The prepared zirconium ethoxide solution is placed in a glass petri dish and left in a thermostat having a humidity of 60 ° C. and an absolute humidity of 1% for 48 hours for gelation. Next, it was fired at 700 ° C. for 30 minutes in the air to obtain porous zirconia.

(Evaluation Results) The zirconia prepared by the above method was subjected to structural analysis, pore distribution evaluation, and NOx adsorption performance evaluation.

Crystal structure Cubic BET specific surface area 134 m ² / g average pore diameter 5.4 nm pore volume 0.28 cc / g NO adsorption capacity 8.7% by weight NO 2 adsorption capacity 13.8% by weight

[0047]

The present invention provides a NOx absorber which selectively and efficiently absorbs low-concentration NOx in combustion exhaust gas or mixed gas, and easily releases and reuses it.
It is possible to develop applications in various shapes such as filling cylinders and hollow fiber membranes.

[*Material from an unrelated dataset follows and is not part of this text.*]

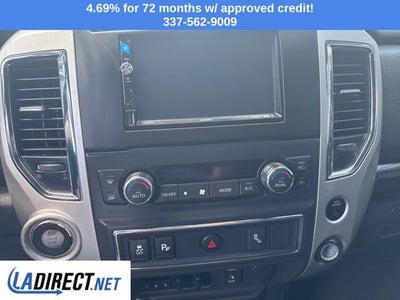 2017 Nissan Titan XD SV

─────────────────────────────────────────────────── ─── Continuation of the front page (51) Int.Cl. ⁶ Identification code Internal reference number FI Technical display location B01J 20/08 B01J 20/28 A B01D 53/34 ZAB 20/28

Claims (13)

[Claims] 1. An average pore size and a pore peak size in the range of 5 to 30 nm and a pore volume of at least 0.25 c.
c / g or more, BET specific surface area value of 100 m ² /
at least 1 selected from the group consisting of porous alumina, titania and zirconia, which is not less than 300 g / g and not more than 300 m ² / g
N containing at least one kind of inorganic compound as a main component
Ox (x = 1 to 2) absorber. 2. A NOx concentration of 100 ppm or more and 10,000
The NOx absorber according to claim 1, which is capable of absorbing at least 3% by weight of NOx in air having a ppm or less, an absolute humidity of 1.5% and a temperature of 25 ° C. 3. The NOx absorber according to claim 1, wherein 80% or more of absorbed NOx is released by heating at 350 ° C. or higher in vacuum. 4. The NOx absorber according to claim 1, which reversibly releases / absorbs NOx at a temperature rise or fall of 300 ° C. or lower or 500 ° C. or higher. 5. The NOx according to claim 1, wherein a nitrogen-containing compound is used as a raw material or an additive to the raw material and fired in a powder manufacturing process using a metal alkoxide solution or an inorganic salt solution as a starting material. Absorber manufacturing method. 6. The method for producing a NOx absorber according to claim 6, wherein the firing is performed in the atmosphere at 500 to 1000 ° C. 7. The NOx absorber according to claim 1, which is produced by the method according to claim 5, and is filled with the substance in a granular or powder form. 8. The NOx absorber according to claim 1, which is produced by the method according to claim 5, wherein the substance in powder form is formed into pellets, and the pellets are filled with the substance. Cylinder. 9. The NOx absorbent according to claim 1, which is produced by the method according to claim 5, wherein the substance is laminated or coated in a film form on the surface of a base material. A NOx absorption device comprising a flat film-shaped and a honeycomb-shaped structure. 10. A NOx removing device for a combustion exhaust gas, which has a shape according to claim 7, claim 8 and / or claim 9. 11. An NOx removal device for air purification, which has a shape according to claim 7 and / or 8 and / or 9. 12. A denitration device having the shape according to claim 7 and / or claim 8 and / or claim 9. 13. Claim 7 and / or claim 8.
And / or having a shape according to claim 9 for a catalyst carrier.